Погуглите, если не видели, стихотворение «Парус». Есть легенда, что Граховский на спор, как бы закусив губу, написал, когда услышал, что беларусский язык — это диалект русского и каждый россиянин может понять... Он написал «Парус» так, что ни одно слово с русским языком не совпадает. А мне попался новогодний стих.
Слушайте, давайте читать, сегодня уже декабрь, давайте читать новогодние стихи.

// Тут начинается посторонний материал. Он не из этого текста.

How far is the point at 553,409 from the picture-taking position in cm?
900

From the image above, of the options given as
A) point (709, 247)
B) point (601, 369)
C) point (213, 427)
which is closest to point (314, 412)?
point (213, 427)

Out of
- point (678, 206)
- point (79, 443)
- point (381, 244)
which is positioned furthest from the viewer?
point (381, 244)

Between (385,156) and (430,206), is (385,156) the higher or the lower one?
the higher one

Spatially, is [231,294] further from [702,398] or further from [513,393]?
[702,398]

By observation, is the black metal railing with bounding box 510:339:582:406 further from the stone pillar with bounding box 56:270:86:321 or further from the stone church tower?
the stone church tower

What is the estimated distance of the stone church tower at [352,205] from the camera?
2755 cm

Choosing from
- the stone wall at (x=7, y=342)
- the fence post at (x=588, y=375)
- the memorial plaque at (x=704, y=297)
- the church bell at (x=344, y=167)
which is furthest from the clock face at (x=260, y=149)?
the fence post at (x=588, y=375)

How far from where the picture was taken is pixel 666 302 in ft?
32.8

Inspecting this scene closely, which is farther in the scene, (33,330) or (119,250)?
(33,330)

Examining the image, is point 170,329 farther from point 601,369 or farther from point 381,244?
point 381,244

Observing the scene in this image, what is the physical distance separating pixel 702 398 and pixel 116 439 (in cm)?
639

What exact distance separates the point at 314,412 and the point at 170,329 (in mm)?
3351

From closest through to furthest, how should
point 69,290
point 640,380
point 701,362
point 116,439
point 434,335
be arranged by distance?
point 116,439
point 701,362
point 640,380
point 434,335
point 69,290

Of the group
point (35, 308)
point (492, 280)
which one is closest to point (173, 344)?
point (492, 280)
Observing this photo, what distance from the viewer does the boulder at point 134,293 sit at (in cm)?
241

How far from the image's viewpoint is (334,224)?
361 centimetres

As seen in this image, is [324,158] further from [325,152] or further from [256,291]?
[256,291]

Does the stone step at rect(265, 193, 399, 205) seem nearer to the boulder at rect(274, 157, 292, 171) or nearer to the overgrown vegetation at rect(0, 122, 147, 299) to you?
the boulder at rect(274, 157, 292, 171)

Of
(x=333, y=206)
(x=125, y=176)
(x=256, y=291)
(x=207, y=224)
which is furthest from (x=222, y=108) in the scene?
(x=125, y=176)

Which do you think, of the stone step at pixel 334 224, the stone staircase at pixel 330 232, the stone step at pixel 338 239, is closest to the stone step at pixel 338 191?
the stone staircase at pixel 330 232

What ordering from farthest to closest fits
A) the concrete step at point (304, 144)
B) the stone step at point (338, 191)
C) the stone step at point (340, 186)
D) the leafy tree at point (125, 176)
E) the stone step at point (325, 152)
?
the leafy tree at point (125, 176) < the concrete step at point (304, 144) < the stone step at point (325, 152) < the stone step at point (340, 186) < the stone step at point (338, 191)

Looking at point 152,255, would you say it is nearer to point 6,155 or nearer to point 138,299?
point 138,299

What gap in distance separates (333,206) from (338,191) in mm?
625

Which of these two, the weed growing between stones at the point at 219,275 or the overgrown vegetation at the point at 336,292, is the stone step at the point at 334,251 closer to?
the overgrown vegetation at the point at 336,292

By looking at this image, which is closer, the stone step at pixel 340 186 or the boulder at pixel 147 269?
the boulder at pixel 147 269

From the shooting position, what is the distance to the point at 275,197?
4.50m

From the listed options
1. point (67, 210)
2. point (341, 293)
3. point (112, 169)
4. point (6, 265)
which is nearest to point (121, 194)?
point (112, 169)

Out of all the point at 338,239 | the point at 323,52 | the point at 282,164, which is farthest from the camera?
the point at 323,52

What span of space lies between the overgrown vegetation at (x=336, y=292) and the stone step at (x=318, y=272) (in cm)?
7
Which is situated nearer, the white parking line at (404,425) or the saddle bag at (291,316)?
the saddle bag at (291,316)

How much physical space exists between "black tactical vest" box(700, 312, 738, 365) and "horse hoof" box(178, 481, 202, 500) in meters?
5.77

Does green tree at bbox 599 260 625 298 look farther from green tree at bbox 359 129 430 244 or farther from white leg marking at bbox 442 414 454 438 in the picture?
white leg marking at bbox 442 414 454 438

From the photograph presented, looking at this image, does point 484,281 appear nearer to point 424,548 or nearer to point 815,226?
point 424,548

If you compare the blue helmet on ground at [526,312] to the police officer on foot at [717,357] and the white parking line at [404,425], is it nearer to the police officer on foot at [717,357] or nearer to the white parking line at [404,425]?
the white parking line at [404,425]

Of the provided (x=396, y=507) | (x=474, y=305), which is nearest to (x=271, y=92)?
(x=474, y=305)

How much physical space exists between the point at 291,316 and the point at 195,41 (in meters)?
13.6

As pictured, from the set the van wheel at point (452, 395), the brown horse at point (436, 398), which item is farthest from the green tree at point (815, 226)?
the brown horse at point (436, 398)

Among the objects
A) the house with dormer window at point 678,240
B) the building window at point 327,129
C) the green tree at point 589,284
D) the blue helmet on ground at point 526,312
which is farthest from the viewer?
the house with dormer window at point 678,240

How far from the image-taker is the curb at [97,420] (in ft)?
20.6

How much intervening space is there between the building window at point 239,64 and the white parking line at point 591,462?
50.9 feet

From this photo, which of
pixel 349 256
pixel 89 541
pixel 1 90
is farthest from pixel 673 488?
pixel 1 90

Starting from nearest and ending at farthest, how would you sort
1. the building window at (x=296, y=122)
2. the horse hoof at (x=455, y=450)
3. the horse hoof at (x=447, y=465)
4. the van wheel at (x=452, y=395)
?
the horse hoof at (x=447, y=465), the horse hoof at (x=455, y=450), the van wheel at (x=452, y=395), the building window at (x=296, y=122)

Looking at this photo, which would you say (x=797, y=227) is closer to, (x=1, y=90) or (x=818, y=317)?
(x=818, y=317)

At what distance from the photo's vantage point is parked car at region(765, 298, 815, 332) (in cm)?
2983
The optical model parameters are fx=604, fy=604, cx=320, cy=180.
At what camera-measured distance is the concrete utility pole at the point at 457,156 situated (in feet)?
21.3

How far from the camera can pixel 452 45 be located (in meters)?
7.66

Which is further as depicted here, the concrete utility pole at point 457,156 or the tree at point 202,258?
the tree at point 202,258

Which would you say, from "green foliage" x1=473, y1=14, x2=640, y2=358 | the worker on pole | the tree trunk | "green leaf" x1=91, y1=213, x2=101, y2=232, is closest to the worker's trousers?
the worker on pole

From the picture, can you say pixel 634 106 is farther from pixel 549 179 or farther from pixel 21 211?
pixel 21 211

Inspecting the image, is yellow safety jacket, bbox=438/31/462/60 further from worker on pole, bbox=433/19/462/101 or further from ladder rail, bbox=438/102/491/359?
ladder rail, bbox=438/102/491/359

Я потом Хадановича прочитаю. Я люблю читать свои стихи. Давайте я с хороших начну. И вот я, залезая на табуретку к Деду Морозу, научился как бы:
«Залатымі зорамі заіскрыўся лёд,
За крутымі горамі ходзіць Новы год».
А потом выяснилось, что у беларусскоязычных литераторов детки читают стихи русскоязычные, я был единственным, кто выучил беларусское стихотворение.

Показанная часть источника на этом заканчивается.